▶ **SET EXERCISE**
Retype the material verbatim, beginning at the line that contains "How distantly placed" and continuing through the last line of the material.
== RECORDS SUPPLIED ==
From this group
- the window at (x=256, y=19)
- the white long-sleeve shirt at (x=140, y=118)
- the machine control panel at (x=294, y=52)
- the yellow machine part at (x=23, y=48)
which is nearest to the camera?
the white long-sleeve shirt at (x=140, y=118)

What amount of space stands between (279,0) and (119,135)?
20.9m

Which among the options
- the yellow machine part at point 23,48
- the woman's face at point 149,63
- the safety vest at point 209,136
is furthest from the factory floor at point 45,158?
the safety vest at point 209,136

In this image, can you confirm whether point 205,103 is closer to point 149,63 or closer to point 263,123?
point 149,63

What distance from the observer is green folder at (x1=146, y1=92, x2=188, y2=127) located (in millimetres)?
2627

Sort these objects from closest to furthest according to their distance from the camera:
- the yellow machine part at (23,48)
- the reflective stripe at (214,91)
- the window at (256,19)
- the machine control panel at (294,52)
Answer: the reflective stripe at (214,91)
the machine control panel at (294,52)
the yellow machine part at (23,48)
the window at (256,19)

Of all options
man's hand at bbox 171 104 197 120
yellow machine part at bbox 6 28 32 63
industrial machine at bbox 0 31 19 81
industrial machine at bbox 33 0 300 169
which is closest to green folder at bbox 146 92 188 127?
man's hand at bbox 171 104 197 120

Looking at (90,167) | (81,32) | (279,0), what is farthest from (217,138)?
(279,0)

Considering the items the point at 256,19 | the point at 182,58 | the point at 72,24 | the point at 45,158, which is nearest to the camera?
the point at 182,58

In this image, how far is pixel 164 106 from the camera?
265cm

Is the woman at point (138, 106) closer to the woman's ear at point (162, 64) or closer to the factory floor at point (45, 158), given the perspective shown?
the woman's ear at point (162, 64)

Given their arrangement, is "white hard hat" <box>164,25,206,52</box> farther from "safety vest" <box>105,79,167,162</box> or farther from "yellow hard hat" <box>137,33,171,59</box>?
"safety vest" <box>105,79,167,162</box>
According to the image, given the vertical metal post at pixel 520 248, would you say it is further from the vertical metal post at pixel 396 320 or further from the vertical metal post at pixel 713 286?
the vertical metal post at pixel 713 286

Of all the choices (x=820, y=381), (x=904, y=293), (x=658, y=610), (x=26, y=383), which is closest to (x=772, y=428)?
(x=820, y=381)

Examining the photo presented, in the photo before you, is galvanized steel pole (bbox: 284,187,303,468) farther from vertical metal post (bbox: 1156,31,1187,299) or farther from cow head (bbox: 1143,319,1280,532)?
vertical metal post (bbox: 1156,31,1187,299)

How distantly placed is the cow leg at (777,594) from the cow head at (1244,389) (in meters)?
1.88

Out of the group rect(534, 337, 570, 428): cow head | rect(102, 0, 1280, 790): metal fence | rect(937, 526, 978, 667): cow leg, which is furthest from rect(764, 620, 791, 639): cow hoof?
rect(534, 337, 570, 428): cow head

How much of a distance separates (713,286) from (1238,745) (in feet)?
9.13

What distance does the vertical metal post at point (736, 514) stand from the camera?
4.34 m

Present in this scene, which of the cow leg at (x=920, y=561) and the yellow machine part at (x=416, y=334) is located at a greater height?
===
▶ **OUTPUT OF THE EXERCISE**
How distantly placed is the cow leg at (777,594) from the cow head at (1244,389) (in meters)?
1.88

Out of the group rect(534, 337, 570, 428): cow head | rect(102, 0, 1280, 790): metal fence | rect(937, 526, 978, 667): cow leg, which is furthest from rect(764, 620, 791, 639): cow hoof?
rect(534, 337, 570, 428): cow head

How much of a distance separates (713,286) from (1238,745) (in feet)?
9.13

What distance does the vertical metal post at point (736, 514) stand from the camera?
4.34 m

Present in this scene, which of the cow leg at (x=920, y=561) and the yellow machine part at (x=416, y=334) is located at a greater height?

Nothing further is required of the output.